### Information shown:

%%

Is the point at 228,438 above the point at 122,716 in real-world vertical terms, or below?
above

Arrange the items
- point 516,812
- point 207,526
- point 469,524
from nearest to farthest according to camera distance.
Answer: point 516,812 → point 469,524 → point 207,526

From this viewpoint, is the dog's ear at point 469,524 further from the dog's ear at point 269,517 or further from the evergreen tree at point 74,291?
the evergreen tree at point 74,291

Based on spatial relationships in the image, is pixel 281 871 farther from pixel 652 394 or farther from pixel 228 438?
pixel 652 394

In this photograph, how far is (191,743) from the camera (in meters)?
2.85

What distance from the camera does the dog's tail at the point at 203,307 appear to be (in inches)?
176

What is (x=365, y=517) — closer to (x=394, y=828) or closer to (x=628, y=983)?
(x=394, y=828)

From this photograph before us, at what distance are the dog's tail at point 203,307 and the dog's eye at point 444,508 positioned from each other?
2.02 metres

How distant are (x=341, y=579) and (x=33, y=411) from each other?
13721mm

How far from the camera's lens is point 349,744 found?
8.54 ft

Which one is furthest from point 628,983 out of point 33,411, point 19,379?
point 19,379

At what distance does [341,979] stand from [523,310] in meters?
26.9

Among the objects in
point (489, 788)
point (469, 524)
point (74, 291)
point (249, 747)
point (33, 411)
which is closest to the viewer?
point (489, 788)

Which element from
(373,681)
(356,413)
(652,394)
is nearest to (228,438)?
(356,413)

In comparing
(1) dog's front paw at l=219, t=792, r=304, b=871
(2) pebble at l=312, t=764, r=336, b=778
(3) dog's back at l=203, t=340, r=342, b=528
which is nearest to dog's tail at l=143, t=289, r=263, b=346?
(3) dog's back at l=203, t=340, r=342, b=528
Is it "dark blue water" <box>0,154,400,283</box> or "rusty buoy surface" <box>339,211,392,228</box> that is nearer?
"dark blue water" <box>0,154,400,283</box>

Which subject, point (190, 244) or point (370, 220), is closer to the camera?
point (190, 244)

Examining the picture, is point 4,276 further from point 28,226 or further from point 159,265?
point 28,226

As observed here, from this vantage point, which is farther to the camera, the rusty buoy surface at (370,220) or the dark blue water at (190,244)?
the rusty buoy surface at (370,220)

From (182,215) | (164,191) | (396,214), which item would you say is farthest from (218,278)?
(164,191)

%%

### What you will do:
Output everything from the line containing "From (182,215) |" down to the end of the records as a two-column CSV with the header row item_text,answer. Use one row per record, and put each value in a quoted field with any line breaks replaced by spaces.

### Output of the exercise:
item_text,answer
"From (182,215) | (164,191) | (396,214), which item would you say is farthest from (218,278)?","(164,191)"